Published on 11/14/08
Video
All eyes are on Gustavo Dudamel, the 27-year-old wunderkind conductor slated to replace Esa-Pekka Salonen as music director of the Los Angeles Philharmonic in the fall of 2009. The only word to describe his ascendancy is the shopworn cliché meteoric, but it does hold—having won the Gustav Mahler Conducting Competition in 2004, Dudamel has become a player on the world’s musical stage in practically no time at all.
Following Dudamel’s first two Deutsche Grammophon releases—solid but unadventurous recordings of symphonies by Mahler and Beethoven—comes Fiesta, a record of Latin showpieces played by his own Simón Bolívar Youth Orchestra, an ensemble as good as any professional group, maybe even better than most. More than simply a themed release, Fiesta is an impressive array of widely varied work, carefully selected and lovingly performed.
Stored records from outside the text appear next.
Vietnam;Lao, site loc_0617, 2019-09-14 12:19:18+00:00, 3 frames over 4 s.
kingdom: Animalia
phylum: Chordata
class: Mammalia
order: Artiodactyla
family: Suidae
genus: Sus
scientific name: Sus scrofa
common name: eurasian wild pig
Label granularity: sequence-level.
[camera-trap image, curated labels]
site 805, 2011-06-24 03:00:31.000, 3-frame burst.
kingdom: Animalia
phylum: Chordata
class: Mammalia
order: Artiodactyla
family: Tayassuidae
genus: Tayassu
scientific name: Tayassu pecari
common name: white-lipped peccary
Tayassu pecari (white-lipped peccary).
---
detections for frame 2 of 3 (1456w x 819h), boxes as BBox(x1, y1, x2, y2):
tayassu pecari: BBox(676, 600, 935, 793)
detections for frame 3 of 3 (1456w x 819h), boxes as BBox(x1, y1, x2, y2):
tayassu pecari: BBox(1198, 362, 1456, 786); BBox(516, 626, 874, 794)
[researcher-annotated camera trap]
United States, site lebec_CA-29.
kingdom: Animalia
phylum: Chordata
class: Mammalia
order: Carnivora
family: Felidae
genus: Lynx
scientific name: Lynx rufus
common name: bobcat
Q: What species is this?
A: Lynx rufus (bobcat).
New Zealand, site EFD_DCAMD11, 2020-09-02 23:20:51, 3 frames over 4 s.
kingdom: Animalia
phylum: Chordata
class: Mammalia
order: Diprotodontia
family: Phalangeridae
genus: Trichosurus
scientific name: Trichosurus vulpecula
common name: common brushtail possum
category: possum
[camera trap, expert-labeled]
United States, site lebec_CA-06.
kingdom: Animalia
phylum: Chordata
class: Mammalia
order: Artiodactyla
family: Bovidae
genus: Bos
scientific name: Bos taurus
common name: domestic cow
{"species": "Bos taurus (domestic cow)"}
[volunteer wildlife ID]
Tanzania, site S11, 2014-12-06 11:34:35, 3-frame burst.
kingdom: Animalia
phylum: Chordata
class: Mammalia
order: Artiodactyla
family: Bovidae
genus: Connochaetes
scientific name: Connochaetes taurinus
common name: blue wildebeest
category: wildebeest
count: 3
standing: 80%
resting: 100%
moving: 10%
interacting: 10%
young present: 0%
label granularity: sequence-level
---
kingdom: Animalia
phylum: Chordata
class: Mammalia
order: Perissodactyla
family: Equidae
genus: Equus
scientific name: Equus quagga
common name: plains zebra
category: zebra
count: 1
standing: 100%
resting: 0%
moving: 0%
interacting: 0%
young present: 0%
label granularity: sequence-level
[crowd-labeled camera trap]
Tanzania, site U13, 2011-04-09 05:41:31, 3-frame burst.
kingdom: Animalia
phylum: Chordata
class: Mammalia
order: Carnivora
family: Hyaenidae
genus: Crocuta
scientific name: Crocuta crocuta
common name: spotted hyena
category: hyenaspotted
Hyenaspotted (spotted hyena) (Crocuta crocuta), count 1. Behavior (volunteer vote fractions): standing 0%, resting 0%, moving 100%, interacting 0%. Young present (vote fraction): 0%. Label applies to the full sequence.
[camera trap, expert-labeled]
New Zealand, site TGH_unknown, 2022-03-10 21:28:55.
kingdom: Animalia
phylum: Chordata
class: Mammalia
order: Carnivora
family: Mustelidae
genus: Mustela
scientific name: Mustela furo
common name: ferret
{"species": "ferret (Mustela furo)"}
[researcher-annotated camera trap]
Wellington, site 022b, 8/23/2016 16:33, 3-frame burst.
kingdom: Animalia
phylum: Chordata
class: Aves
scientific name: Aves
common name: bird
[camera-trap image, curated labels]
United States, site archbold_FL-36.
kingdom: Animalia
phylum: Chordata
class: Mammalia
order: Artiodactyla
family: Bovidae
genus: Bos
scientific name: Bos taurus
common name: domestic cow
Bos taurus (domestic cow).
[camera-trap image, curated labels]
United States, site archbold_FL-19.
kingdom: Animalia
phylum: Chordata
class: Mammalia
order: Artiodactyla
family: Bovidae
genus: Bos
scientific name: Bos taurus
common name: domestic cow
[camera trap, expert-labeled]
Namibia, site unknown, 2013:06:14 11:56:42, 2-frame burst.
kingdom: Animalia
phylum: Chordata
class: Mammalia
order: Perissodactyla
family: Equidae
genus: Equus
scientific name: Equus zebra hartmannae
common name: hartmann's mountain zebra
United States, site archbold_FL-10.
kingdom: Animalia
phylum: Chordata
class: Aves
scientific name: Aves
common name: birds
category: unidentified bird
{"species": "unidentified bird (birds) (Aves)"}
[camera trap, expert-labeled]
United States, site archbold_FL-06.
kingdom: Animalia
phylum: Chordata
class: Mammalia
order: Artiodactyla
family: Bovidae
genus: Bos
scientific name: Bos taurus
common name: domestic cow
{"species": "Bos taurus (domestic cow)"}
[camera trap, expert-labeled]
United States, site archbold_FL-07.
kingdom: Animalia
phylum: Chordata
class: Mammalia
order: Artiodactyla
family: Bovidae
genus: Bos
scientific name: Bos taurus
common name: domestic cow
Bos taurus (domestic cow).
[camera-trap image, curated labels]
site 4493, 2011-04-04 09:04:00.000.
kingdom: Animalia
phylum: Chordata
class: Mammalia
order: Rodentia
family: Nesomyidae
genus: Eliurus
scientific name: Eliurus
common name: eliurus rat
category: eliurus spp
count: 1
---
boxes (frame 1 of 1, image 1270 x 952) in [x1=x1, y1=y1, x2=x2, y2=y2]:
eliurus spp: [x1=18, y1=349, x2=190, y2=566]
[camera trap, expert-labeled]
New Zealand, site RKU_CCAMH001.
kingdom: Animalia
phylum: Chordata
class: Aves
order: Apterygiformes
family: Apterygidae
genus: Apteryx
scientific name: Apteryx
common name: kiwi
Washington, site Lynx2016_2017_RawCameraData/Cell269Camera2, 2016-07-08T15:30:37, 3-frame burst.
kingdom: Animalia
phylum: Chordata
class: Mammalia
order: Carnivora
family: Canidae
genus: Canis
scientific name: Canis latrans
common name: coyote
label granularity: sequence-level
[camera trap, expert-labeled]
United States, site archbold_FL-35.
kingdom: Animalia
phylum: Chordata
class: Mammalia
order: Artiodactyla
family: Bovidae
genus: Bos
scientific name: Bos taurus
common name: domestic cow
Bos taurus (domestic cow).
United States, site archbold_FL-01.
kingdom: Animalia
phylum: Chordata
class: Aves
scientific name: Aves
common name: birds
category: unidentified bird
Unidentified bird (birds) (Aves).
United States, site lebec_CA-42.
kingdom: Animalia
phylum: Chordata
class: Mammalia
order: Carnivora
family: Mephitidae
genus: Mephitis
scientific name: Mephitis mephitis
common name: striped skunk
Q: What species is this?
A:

Surveying a small portion of the Latin-music landscape, Dudamel mixes obvious choices like Ginastera and Revueltas with less familiar figures, such as Evencio Castellanos and Arturo Márquez. His riotous reading of the “Mambo” from Bernstein’s West Side Story has all the rough-hewn tumble one might expect from young Latin players. But it is in quieter moments, like Aldemaro Romero’s Fuga con Pajarillo, that this conductor and group are at their most vivid, nuanced and deeply musical. What might be a novelty in other hands here feels like an offering by a major artist at the onset of a long career.